**Data for processing:**
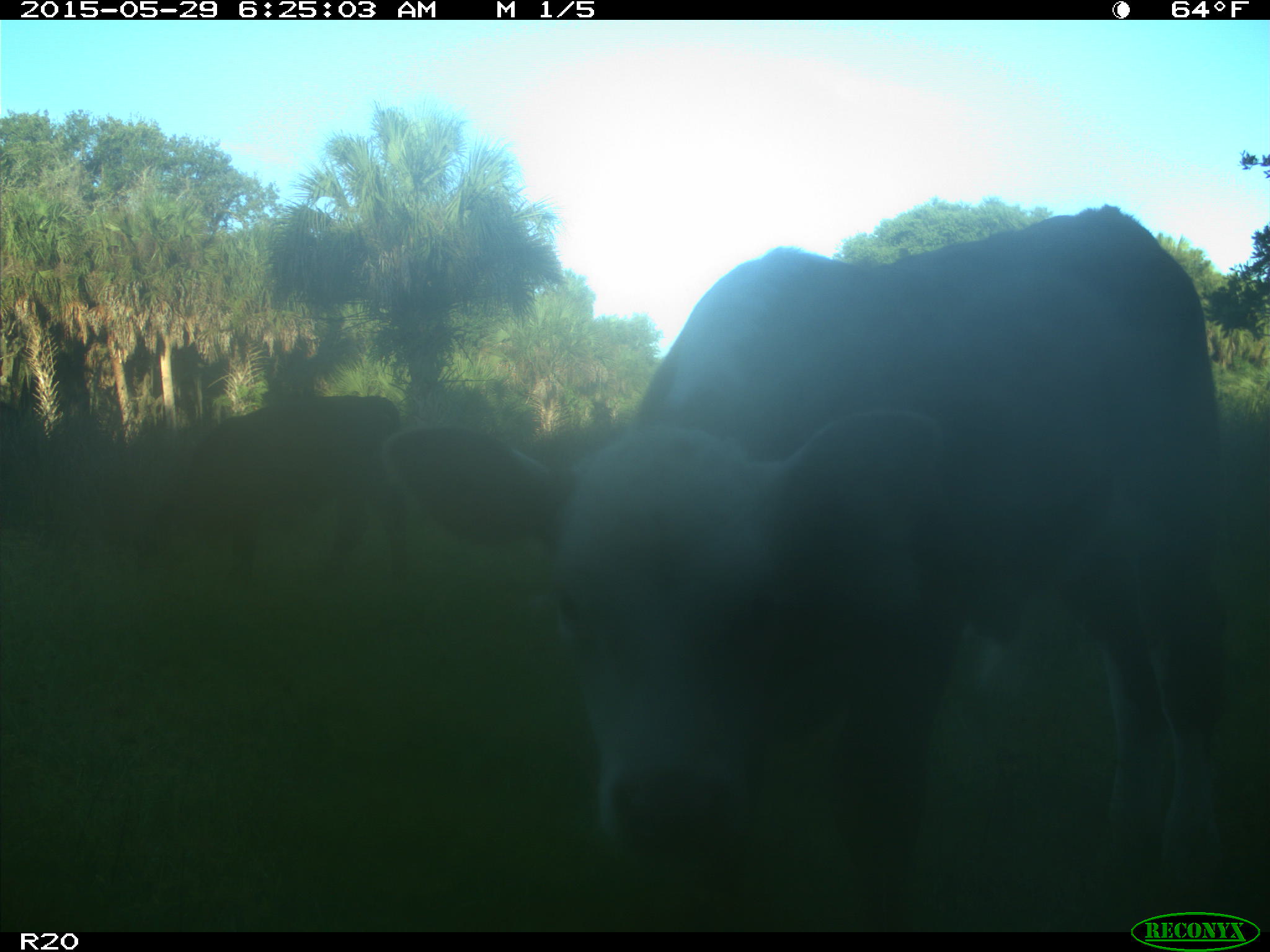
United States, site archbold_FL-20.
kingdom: Animalia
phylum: Chordata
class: Mammalia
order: Artiodactyla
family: Bovidae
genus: Bos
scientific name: Bos taurus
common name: domestic cow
Bos taurus (domestic cow).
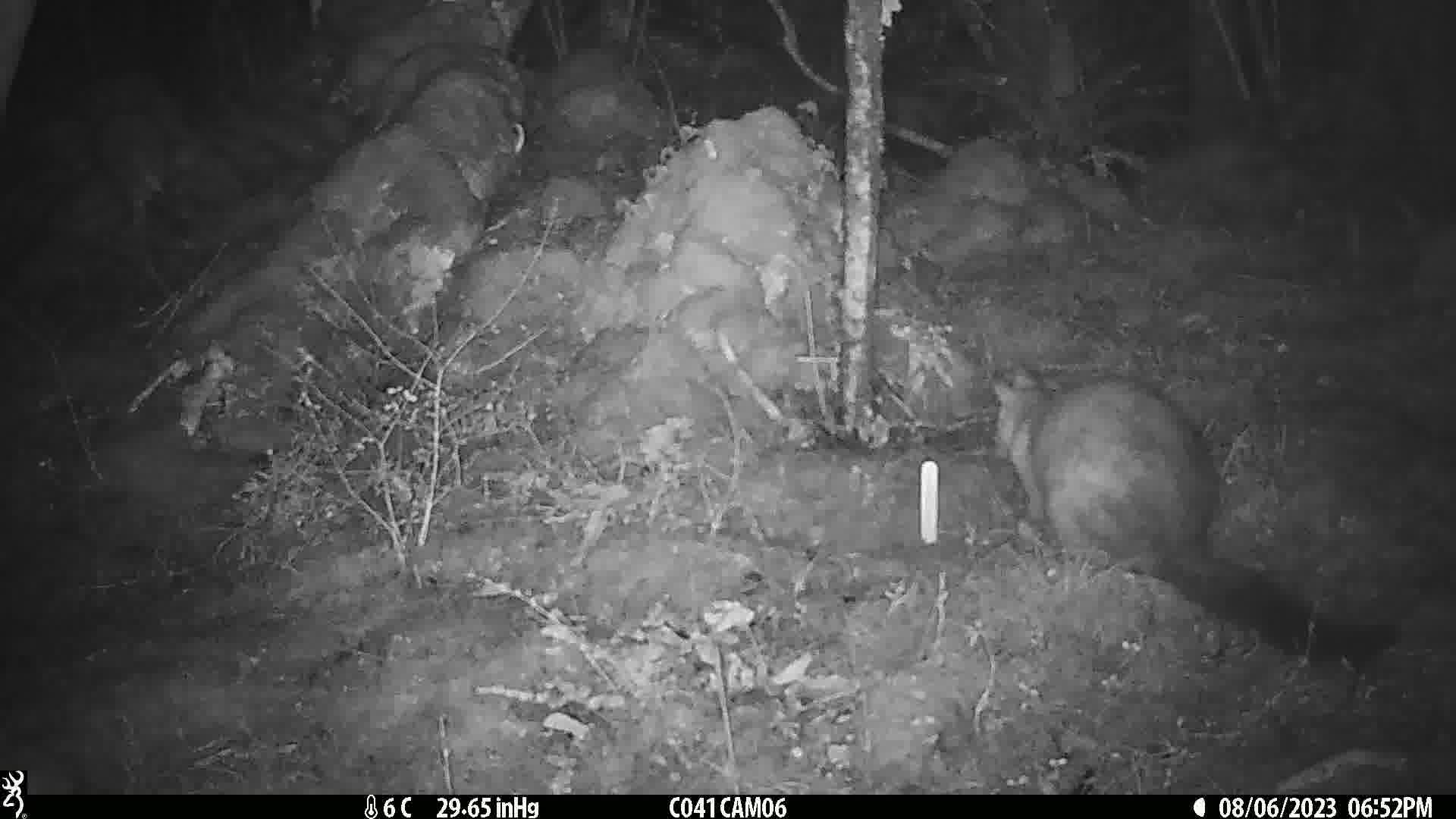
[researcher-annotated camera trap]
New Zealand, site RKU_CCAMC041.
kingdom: Animalia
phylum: Chordata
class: Mammalia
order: Diprotodontia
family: Phalangeridae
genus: Trichosurus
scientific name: Trichosurus vulpecula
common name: common brushtail possum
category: possum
Possum (common brushtail possum) (Trichosurus vulpecula).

**Task details:** Starting at the top of the listing above, please restate word for word each line up to and including the one that holds "scientific name: Trichosurus vulpecula", omitting every image.

**The answer:**
United States, site archbold_FL-20.
kingdom: Animalia
phylum: Chordata
class: Mammalia
order: Artiodactyla
family: Bovidae
genus: Bos
scientific name: Bos taurus
common name: domestic cow
Bos taurus (domestic cow).
[researcher-annotated camera trap]
New Zealand, site RKU_CCAMC041.
kingdom: Animalia
phylum: Chordata
class: Mammalia
order: Diprotodontia
family: Phalangeridae
genus: Trichosurus
scientific name: Trichosurus vulpecula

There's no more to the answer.